Y’all, I love a good heart to heart. You know, those conversations that occur in a nice cozy setting, with hot tea, and nothing else to distract you. The kind of conversations where both parties share their heart, get to the bottom of their feelings and you come out of the conversation feeling like your relationship has really grown. That’s not always how it goes, in fact, usually those conversations can’t be planned nor do they occur in that setting. It’s usually in the kitchen in midst of a disagreement, or on the phone while a bunch of other distractions are happening on both ends of the line, or in my case recently, at the top of the stairs.
Let me back up. Me and the kids had just arrived home from a weekend at my parents house while Charlie had to stay back and work. We were all tired from swimming, playing and just the usual exhaustion from a trip with kids. All 3 of the kids were screaming when we unloaded from the car. The baby was hungry, Faith wanted to paint before she even got out of the car and needed to do it immediately, while I was trying to unload everyone and everything before a huge storm came in. Who knew what was going on with June. She walked in the house and fell on the floor in a fit of rage, completely unable to communicate with me.
Our June is a fiery one. We had this impression of her before she was even born just by the way she was inside of me. Our impression was true and has been consistent for her 3 and a half years of life so far. She always keeps us on our toes, always challenges us, always questions, and always has a plan. She’s hard to keep up with; she definitely has a mind of her own and I’m told that this type of personality will change the world one day if we just hold on tight and guide her through these years.

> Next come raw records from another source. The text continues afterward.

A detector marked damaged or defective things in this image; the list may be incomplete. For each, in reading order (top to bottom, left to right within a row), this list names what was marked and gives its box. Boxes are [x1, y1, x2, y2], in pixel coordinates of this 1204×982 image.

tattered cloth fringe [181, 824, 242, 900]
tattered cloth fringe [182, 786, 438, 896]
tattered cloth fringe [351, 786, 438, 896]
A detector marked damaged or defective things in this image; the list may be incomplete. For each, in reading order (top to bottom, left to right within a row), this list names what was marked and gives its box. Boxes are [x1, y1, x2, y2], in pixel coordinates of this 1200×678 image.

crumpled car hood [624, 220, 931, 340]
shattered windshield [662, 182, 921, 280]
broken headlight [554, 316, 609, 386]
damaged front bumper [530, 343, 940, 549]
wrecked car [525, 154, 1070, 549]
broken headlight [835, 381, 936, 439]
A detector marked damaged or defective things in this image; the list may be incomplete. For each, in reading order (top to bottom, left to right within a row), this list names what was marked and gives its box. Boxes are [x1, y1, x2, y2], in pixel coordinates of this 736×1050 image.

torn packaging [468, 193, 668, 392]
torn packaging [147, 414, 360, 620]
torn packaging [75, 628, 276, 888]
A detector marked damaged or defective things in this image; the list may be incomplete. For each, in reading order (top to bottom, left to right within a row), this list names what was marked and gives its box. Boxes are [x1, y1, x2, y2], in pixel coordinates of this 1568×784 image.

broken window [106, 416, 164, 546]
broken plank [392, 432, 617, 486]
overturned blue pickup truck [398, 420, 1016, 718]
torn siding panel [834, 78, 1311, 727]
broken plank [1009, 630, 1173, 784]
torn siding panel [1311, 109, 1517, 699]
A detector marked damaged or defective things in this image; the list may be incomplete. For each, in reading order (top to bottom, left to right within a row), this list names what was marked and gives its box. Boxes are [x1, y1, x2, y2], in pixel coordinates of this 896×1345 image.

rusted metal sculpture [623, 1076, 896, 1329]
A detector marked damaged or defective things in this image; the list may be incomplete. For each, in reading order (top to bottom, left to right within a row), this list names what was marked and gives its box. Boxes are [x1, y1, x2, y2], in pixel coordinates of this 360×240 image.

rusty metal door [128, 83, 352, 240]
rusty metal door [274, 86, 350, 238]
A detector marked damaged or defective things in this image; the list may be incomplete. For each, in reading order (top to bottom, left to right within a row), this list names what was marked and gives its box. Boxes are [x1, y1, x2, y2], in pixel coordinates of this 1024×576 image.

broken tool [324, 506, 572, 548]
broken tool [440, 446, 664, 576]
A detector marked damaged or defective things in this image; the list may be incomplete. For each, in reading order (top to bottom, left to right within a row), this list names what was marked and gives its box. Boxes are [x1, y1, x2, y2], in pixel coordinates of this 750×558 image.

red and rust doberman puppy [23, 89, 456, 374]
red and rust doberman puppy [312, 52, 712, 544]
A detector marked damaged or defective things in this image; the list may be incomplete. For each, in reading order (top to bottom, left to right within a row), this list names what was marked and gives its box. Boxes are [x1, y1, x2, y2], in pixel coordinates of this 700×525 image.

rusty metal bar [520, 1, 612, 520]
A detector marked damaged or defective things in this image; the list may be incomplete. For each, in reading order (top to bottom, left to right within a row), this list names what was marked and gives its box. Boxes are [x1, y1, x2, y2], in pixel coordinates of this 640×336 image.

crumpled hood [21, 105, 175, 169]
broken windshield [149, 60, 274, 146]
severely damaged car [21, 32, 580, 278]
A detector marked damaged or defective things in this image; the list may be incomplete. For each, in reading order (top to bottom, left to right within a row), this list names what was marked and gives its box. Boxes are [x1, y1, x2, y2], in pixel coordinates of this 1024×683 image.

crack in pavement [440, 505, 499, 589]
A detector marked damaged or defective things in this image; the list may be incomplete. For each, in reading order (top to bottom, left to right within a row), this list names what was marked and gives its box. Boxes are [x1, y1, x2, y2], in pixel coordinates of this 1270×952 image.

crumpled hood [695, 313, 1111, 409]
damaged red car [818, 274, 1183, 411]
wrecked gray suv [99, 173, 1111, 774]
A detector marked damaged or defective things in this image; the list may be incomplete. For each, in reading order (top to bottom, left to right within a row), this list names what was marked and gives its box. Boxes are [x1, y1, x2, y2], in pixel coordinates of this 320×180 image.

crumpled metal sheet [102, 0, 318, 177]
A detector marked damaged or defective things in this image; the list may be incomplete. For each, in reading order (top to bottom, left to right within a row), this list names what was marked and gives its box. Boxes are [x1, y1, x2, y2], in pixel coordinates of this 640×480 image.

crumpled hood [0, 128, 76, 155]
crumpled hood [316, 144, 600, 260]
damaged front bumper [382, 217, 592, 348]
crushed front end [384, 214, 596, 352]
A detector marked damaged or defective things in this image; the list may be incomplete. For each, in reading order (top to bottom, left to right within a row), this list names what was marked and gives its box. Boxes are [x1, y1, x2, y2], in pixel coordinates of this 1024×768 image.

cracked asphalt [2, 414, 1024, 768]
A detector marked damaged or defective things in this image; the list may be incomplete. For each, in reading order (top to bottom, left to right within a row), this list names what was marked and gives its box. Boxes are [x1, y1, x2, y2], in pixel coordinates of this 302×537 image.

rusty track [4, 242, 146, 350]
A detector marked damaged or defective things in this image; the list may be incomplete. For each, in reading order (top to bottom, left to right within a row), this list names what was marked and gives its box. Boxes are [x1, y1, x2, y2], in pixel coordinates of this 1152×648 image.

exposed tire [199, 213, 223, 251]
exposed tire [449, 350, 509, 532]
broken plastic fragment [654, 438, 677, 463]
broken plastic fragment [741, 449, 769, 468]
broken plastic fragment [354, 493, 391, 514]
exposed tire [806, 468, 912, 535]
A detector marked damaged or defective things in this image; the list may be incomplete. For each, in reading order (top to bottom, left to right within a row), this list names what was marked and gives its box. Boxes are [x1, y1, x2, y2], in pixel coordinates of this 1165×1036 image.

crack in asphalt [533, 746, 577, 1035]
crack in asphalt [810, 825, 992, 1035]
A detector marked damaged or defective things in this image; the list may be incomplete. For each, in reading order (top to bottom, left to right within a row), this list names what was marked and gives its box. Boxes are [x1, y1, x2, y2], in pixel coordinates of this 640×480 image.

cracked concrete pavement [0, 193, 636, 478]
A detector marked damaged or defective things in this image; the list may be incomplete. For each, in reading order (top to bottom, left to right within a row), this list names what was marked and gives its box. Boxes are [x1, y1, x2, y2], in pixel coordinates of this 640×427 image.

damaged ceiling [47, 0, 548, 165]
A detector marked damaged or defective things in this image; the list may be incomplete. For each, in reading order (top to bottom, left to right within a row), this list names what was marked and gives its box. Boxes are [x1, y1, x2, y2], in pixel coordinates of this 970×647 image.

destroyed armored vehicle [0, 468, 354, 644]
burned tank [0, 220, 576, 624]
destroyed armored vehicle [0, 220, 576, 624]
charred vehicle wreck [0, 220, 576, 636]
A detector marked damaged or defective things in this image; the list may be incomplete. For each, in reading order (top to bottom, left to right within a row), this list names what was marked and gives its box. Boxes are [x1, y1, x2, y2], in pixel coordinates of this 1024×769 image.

This particular day I was just DONE and didn’t feel like having patience or grace (though I had been listening to a podcast the entire drive home specifically about this and here I was with a perfect opportunity to practice it). So I sent her to her room to calm herself down since she wouldn’t communicate with me and was just thrashing all over the place.
Thirty minutes later, the baby was fed, Faith was painting at the kitchen table, and June was still screaming. She was inching herself out into the hallway to the top of the stairs still throwing a fit, but losing steam and probably forgot why she was crying in the first place. I was still unpacking and determined to finish before figuring out dinner from the 4 things we had in the pantry, but I made myself sit down in the hallway next to her. Instead of asking her “what’s wrong”, which would have just reminded her that she’s mad and prolonged this entire thing, I attempted to “fix” things and asked her what we could do so she could feel happy again. Her broken response through tears was “you can give me a kiss.” She crawled in my lap and I did just that.
Most of the time, that is where our children need us, on the floor in the hallway, when we’re doing a million other things. I had to actively tell myself to JUST SIT DOWN. That’s all they need, for us to be down at their level so they can crawl into our lap and receive unconditional love.
What’s so amazing is that we have the best example of this in God. He is the perfect parent, never too busy for His children, and always waiting for us to crawl in His lap and say, “I’ve tried it my way, and it’s not working, please just love me and make things better.” Isn’t that the definition of grace?
I wish I could say that my children never misbehave or throw fits, and I also wish I could say I never lose my temper when they do. But if that were the case, if everything was perfect and we were in constant control, we’d never be reminded how much we need God’s grace and mercy. He is constantly pruning us, and it’s no fun, but you can’t grow without the pain.
I learned a huge lesson that day to just sit down. My children need to experience grace, learn to extend it to others, and they need to know they can always crawl into the lap of our Heavenly Father. It’s our job as parents to teach them that, but isn’t it funny that in that process we end up learning the same lessons as well?